The 700th anniversary of the battle of Morgarten, when the Swiss ambushed the Austrians, has just passed :

http://www.medievalists.net/2015/11/15/the-700th-anniversary-of-the-battle-of-morgarten/



Some interesting links if you follow them through.  Katherine Becker's thesis, mentioned in the article, is downloadable here

https://etd.ohiolink.edu/ap/10?0::NO:10:P10_ETD_SUBID:69086#abstract-files


Duncan Head

The Becker thesis is indeed interesting, and on a quick scan through it gives citations for a number of things that I've seen referred to but never know the exact basis for - the claim that there were already pikemen among the Schwyzers at Morgarten, the decrees trying to increase the proportion of pikemen in the early 15th century, and even the alternating of pikemen and goedendag/plancon men at Courtrai!
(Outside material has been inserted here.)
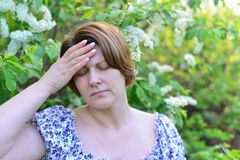 Adult woman with  headache about bird cherry blossoms in spring Royalty Free Stock Photography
She goes astray a few times when discussing the Roman period, but none of that really impacts her main thesis even if translating "gaesati" as "pikemen" does jar! The basic thesis that "the fully-formed Swiss phalanxes evolved out of the battlefield experience of the fourteenth to sixteenth centuries" rather than by some direct continuity of classical practice, or even a direct revival, must be correct - even if "the Swiss might have discovered the Macedonian texts" before 1500.
Duncan Head

Erpingham

That's quick reading even by your standards Duncan :)


Duncan Head

I can't claim to have read every word, and certainly not to have followed up references.  :) But thanks for finding that thesis, it's a useful piece of work.
Duncan Head

Erpingham

Well, it acted as a spur for me to also quick read it.  It is interesting but there are points where I wish she would have quoted a little more from source documents, especially around the chronology of the switch to pikes.  I'd love to have had the translated texts of the military ordinances from the early 15th century too. 

I think her central ideas are probably right - that the Swiss Way of War is an outgrowth of a wider European post Roman models developing in response to tactical stimuli but she could probably have done more to really draw that out.

I was struck again by the fact that we tend to have fixed in our minds the later pike-block Swiss and the early Swiss, running around on difficult terrain, are quite different.  One other feature I think I'll tease out into a separate thread.